Approximately 5 × 10⁵cells/well of HEI-OC1 cells in 12-well plates were incubated with gentamicin in hypoxia for the indicated time intervals to detect changes in Ca²⁺

levels. Cells were harvested and washed twice, and re-suspension in FURA-PE3/AM (3 μM) at 37 °C for 30 min and analyzed by a FACScan and the Cellquest program (Becton Dickinson) (Liu et al., 2010).

6.2.5.8 Western blot analysis

The cellular lysates were prepared as described previously (Chen et al., 2008). Proteins were resolved on SDS-PAGE and transferred to Immobilon polyvinyldifluoride (PVDF) membranes (Millipore, Billerica, MA, USA). The blots were blocked with 5% skim milk for 1 h at room temperature and then probed with antibodies against Bcl-2, Bcl-xl, Bax, Bak, caspase 3, caspase 9, PARP, calpain-1 and calpain-2 (1:1000) for 1 h at room temperature. After three washes, the blots were subsequently incubated with a donkey anti-rabbit peroxidase conjugated secondary antibody (1:1000) for 1 h at room temperature. The blots were visualized by enhanced chemiluminescence using Kodak X-OMAT LS film (Eastman Kodak, Rochester, NY, USA).

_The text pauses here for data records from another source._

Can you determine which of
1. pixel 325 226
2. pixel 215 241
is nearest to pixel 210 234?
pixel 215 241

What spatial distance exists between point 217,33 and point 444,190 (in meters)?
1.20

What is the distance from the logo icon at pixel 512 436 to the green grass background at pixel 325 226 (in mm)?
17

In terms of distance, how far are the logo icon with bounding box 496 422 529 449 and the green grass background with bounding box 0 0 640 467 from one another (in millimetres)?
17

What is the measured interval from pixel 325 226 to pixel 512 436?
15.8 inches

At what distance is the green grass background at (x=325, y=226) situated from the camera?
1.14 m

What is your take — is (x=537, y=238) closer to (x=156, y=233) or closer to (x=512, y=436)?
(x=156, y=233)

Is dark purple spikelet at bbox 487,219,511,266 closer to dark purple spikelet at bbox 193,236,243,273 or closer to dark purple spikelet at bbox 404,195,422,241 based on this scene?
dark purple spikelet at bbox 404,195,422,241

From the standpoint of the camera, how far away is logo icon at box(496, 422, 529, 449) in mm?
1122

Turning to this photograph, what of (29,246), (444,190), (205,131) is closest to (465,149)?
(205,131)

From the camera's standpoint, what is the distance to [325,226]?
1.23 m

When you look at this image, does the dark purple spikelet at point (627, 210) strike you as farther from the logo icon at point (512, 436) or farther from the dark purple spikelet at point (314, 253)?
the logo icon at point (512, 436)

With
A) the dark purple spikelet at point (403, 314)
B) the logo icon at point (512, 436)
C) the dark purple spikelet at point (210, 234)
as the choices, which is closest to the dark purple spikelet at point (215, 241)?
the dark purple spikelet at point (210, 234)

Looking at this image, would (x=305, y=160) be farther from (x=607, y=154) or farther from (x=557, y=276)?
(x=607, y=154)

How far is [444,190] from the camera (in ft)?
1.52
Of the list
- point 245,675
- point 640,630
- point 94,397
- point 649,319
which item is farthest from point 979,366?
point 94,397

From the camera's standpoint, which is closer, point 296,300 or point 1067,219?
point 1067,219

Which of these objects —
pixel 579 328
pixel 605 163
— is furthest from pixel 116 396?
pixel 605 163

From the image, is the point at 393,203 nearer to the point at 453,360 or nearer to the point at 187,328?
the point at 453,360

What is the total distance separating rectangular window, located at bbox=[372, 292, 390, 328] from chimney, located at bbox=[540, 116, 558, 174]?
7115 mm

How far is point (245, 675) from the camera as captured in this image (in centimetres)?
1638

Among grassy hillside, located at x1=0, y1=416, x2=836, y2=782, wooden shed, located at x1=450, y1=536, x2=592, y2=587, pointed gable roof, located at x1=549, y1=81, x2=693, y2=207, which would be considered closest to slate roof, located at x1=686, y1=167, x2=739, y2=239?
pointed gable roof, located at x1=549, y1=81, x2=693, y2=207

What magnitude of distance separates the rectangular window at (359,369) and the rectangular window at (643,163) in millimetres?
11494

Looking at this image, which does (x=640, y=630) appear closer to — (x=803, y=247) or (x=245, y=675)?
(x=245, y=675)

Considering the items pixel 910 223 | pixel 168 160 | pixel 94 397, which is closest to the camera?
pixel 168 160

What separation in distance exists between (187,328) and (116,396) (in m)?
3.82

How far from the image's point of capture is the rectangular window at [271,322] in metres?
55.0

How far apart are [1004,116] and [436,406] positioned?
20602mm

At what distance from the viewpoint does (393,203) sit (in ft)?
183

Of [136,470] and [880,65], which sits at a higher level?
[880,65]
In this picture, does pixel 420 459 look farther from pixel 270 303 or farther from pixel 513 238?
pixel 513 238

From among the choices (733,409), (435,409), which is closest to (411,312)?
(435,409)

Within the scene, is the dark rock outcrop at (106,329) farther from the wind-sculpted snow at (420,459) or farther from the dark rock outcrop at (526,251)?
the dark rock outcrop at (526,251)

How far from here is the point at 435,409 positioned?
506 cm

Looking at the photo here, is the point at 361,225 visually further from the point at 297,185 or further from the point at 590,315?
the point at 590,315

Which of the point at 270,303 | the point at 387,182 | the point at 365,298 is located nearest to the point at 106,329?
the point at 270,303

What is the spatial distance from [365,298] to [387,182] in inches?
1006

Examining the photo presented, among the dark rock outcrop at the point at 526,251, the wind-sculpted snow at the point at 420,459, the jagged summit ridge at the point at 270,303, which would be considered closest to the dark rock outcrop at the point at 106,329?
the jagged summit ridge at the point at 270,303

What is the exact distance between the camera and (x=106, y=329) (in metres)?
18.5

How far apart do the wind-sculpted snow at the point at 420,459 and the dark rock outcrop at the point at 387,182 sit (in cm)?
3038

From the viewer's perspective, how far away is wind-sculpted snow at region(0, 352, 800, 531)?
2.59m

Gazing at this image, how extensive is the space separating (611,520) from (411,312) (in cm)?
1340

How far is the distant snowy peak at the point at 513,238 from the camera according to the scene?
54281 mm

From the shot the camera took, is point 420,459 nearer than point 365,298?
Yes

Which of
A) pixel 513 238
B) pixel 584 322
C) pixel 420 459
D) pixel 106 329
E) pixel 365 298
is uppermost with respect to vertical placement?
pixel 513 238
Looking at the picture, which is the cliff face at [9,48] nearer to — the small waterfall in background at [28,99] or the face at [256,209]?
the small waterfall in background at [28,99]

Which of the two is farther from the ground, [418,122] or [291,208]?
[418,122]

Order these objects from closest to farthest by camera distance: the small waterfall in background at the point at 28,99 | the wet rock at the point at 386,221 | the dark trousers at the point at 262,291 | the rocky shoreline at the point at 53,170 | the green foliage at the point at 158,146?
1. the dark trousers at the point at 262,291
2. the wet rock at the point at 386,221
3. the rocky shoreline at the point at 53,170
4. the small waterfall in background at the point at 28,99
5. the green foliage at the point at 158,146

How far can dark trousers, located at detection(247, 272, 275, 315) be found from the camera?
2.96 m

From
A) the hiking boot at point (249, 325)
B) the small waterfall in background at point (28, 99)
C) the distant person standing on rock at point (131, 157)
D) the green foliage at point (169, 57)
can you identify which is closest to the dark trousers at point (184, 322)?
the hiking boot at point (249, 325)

6.2.5.9 Determination of caspase activity

The assay is based on the ability of the active enzyme to cleave the chromophore from the enzyme substrate LEHD-pNA (for caspase 9) and Ac-DEVD-pNA (for caspase 3) (Promega; Madison, WI, USA). The cell lysates were prepared and incubated with specific anti-caspase 9 and caspase 3 antibodies. Immunocomplexes were incubated with peptide substrate in assay buffer (100 mM NaCl, 50 mM 4-(2-hydroxyethyl)-1-piperazine-ethanesulphonic acid (HEPES), 10mM dithiothreitol, 1mM EDTA, 10% glycerol, 0.1% 3-[(3-cholamidopropyl)dimethylammonio]-1- propanesulfonate (CHAPS), pH 7.4 for 2 h at 37 °C. The release of p-nitroaniline was monitored at 405 nm. Results are represented as the percent change of the activity compared to the untreated control.